Had been using a long time, but now reinstalled and followed the guide on the wiki [url]http://gentoo-wiki.com/HOWTO_SFTP_Server_(chrooted,_without_shell)[/url]. Installed rssh shell and set user's account to this shell. This is rssh config:

```

# This is the default rssh config file

# set the log facility.  "LOG_USER" and "user" are equivalent.

logfacility = LOG_USER

# Leave these all commented out to make the default action for rssh to lock

# users out completely...

allowsftp

umask = 022

# If you want to chroot users, use this to set the directory where the root of

# the chroot jail will be located.

#

# if you DO NOT want to chroot users, LEAVE THIS COMMENTED OUT.

chrootpath = "/home"

```

Then ran ldd for files /usr/bin/rssh, /usr/bin/sftp, /usr/lib/misc/sftp-server, /usr/lib/misc/rssh_chroot_helper. Copied them accordingly to /home.

ldd /usr/bin/rssh:

```

        linux-gate.so.1 =>  (0xffffe000)

        libc.so.6 => /lib/libc.so.6 (0xb7e69000)

        /lib/ld-linux.so.2 (0xb7f83000)

```

ldd /usr/bin/sftp:

```

        linux-gate.so.1 =>  (0xffffe000)

        libresolv.so.2 => /lib/libresolv.so.2 (0xb7f0f000)

        libcrypto.so.0.9.7 => /usr/lib/libcrypto.so.0.9.7 (0xb7e3c000)

        libutil.so.1 => /lib/libutil.so.1 (0xb7e38000)

        libz.so.1 => /lib/libz.so.1 (0xb7e28000)

        libnsl.so.1 => /lib/libnsl.so.1 (0xb7e13000)

        libcrypt.so.1 => /lib/libcrypt.so.1 (0xb7de5000)

        libc.so.6 => /lib/libc.so.6 (0xb7cce000)

        libdl.so.2 => /lib/libdl.so.2 (0xb7cc9000)

        /lib/ld-linux.so.2 (0xb7f26000)

```

ldd /usr/lib/misc/rssh_chroot_helper:

```

        linux-gate.so.1 =>  (0xffffe000)

        libc.so.6 => /lib/libc.so.6 (0xb7e2d000)

        /lib/ld-linux.so.2 (0xb7f47000)

```

ldd /usr/lib/misc/sftp-server:

```

        linux-gate.so.1 =>  (0xffffe000)

        libresolv.so.2 => /lib/libresolv.so.2 (0xb7f36000)

        libcrypto.so.0.9.7 => /usr/lib/libcrypto.so.0.9.7 (0xb7e63000)

        libutil.so.1 => /lib/libutil.so.1 (0xb7e5f000)

        libz.so.1 => /lib/libz.so.1 (0xb7e4f000)

        libnsl.so.1 => /lib/libnsl.so.1 (0xb7e3a000)

        libcrypt.so.1 => /lib/libcrypt.so.1 (0xb7e0c000)

        libc.so.6 => /lib/libc.so.6 (0xb7cf5000)

        libdl.so.2 => /lib/libdl.so.2 (0xb7cf0000)

        /lib/ld-linux.so.2 (0xb7f4d000)

```

Copied everything, but when I try to connect via WinSCP (SFTP) it connects and identifies but then disconnects and says "server returns exit 0, SFTP server works?".

I have full backup of previous system so even when I copy previous home/lib & home/usr directories it does not work either.

However, if I remove the chroot setting in rssh and try to connect everything works.

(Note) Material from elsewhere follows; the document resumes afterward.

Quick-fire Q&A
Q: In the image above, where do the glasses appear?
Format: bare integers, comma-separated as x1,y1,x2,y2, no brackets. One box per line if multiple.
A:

What is wrong?

----------

## drseergio

If I connect locally I get "connection closed". However, If I remove chroot settings sftp works.

Maybe I miss something or there any new changes in packages during recent updates? What and how should I check? I am really amazed how this could not work after hours of trying and testing.

----------

## Ulukay

hoi

i got the same problem

2.2.3 worked with chroot

2.3.0 didn't

2.3.2 is working again

you should update  :Smile: 

----------

## kamikaze04

I'm having same problem whith 2.3.0. I will give a try to 2.3.2

----------

## kamikaze04

With new version there is no problem  :Smile:  Wheeeeeee!!!!

----------

## bigbob73

 *kamikaze04 wrote:*   

> With new version there is no problem  Wheeeeeee!!!!

 

running 2.3.2 here and still can't get it to chroot.  looks like the same setup as yours.  any other suggestions?

----------

## iloose2

Same problem here, any resolution yet?

----------

## bigbob73

 *iloose2 wrote:*   

> Same problem here, any resolution yet?

 

Still nothing.  If I set the jail in /etc/rssh, I can't logon.  There must be something I'm missing when setting up the jail.

----------

## bigbob73

bump.  has anyone resolved this yet?

----------

## neonknight

Take a look at this:

https://forums.gentoo.org/viewtopic-p-3129490.html#3129490

----------

## fikiz

I was able to solve my "connection closed" problems creating a file named dev/null inside the chroot jail

directory. I'm using rssh-2.3.0.

hope this helps!

Ciao

----------

## aVirulence

 *fikiz wrote:*   

> I was able to solve my "connection closed" problems creating a file named dev/null inside the chroot jail
> 
> directory. I'm using rssh-2.3.0.
> 
> hope this helps!
> ...

 

Doesn't work for me. Thanks though  :Wink: 

----------

## aVirulence

I kind of found out what I did wrong..   :Embarassed:   :Embarassed:   <--notice these faces.. 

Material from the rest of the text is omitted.